Eleven of the 17 suspects, including Gursel, Sabuncu, Kart and Sik, are held in jail with the other six free.

Being tried in absentia in the case is the paper’s former editor-in-chief, Can Dundar, who was last year handed a five-year-and-10-month jail term over a front-page story accusing the government of sending weapons to Syria.

He has now fled Turkey for Germany.

Those held have been imprisoned for 267 days, with the exception of Sik, who has been held for 206 days.

Since their arrests, Cumhuriyet has continued publishing the columns of the jailed journalists but with a blank white space instead of text.

“This case is about criminalising journalism.

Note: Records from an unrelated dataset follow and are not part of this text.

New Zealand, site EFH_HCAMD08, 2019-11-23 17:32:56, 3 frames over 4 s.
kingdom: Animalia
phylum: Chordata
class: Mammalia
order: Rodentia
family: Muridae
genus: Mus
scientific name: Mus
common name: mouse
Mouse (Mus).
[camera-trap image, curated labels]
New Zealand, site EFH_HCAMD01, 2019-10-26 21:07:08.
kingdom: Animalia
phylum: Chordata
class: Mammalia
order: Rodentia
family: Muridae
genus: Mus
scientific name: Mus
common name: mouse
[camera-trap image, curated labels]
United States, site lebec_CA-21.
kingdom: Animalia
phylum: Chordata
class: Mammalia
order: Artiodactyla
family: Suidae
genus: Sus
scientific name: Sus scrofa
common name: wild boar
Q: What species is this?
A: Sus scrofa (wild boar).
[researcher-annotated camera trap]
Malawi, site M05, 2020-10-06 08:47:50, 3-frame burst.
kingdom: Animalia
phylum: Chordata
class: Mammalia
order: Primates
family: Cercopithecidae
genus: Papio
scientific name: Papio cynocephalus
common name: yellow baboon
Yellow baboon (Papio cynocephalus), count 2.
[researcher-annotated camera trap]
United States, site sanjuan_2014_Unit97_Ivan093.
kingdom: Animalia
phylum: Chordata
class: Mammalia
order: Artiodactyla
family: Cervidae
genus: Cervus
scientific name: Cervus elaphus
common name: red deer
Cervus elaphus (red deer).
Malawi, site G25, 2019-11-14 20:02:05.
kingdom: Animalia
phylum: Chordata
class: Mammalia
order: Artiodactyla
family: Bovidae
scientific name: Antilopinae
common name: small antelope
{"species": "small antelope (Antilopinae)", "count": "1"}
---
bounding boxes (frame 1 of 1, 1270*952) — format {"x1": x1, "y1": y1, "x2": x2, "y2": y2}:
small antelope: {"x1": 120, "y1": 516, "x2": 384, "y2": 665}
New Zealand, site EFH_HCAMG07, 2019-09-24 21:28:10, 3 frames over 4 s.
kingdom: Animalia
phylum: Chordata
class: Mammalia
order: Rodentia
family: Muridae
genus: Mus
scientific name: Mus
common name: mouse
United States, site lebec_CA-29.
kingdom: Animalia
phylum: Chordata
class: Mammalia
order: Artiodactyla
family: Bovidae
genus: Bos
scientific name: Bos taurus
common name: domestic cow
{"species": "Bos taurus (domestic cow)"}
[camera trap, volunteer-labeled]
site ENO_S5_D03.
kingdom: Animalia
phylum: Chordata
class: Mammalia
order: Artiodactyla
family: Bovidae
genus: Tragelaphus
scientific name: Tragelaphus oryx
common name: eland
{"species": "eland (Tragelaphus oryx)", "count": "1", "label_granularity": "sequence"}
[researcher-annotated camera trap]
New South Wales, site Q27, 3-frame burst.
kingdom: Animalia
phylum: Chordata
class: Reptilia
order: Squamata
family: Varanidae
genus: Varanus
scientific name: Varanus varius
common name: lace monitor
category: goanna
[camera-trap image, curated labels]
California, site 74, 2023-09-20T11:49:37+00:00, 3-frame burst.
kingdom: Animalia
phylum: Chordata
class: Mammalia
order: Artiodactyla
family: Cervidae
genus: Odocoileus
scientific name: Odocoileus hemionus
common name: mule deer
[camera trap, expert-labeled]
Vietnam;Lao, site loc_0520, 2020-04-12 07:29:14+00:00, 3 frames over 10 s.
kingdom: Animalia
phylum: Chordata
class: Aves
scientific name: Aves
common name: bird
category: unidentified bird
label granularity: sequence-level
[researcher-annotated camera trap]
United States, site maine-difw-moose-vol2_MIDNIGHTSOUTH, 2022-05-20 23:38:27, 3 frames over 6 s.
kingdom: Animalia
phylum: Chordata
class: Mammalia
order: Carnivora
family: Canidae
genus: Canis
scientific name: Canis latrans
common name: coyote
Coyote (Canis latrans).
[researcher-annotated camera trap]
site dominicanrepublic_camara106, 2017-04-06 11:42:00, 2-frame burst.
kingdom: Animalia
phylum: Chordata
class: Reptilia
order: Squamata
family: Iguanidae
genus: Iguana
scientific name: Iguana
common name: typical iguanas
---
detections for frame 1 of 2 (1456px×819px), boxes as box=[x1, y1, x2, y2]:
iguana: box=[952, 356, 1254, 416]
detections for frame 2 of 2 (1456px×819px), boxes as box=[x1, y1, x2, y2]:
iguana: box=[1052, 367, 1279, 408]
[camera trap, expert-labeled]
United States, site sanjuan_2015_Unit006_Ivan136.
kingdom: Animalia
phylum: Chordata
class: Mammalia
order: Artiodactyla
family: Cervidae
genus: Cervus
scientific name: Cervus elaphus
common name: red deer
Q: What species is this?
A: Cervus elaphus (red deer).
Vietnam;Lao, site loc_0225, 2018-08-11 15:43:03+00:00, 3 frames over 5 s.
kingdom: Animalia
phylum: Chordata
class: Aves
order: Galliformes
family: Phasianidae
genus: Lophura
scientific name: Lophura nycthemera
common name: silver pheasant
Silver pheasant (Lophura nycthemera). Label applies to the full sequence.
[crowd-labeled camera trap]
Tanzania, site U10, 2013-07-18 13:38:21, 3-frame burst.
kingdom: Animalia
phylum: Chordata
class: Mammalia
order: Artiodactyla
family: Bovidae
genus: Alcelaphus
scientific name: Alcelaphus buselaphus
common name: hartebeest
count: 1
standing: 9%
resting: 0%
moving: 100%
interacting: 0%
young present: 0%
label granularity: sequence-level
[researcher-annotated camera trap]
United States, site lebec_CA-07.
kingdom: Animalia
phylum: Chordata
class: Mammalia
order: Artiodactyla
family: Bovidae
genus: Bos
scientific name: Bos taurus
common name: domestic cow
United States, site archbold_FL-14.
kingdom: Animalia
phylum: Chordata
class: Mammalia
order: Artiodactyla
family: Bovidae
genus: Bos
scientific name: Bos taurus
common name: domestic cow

It is about punishing those who speak out and if it works ... then they will do it again and again,” Steven Ellis, director of advocacy at the International Press Institute, said outside the court.

‘Turkish journalism on trial’

The 17 are charged with supporting in the newspaper’s writings no less than three groups considered by Turkey as terror outfits — the Kurdistan Workers Party (PKK), the ultra-left Revolutionary People’s Liberation Party-Front (DHKP-C) and Gulen’s movement, which Ankara calls the Fethullah Terror Organisation (FETO).

But supporters insist that the paper has always been bitterly critical of the three groups, including Gulen’s organisation. Gulen denies any link to the failed coup.

Filiz Kerestecioglu, an MP from the opposition Peoples’ Democratic Party (HDP), commented: “According to the government, all of the opposition are terrorists. The only ones that are not terrorists are themselves.”

The indictment accuses Cumhuriyet of beginning a “perception operation” with the aim of starting an “asymmetric war” against Erdogan.

“It’s journalism in Turkey, not just Cumhuriyet, that is being put on trial,” said RSF secretary general Christophe Deloire.

The UN Working Group on Arbitrary Detention, in an opinion released last month, said it found that the detention of the staff was arbitrary and that they should be immediately released and given the right to compensation.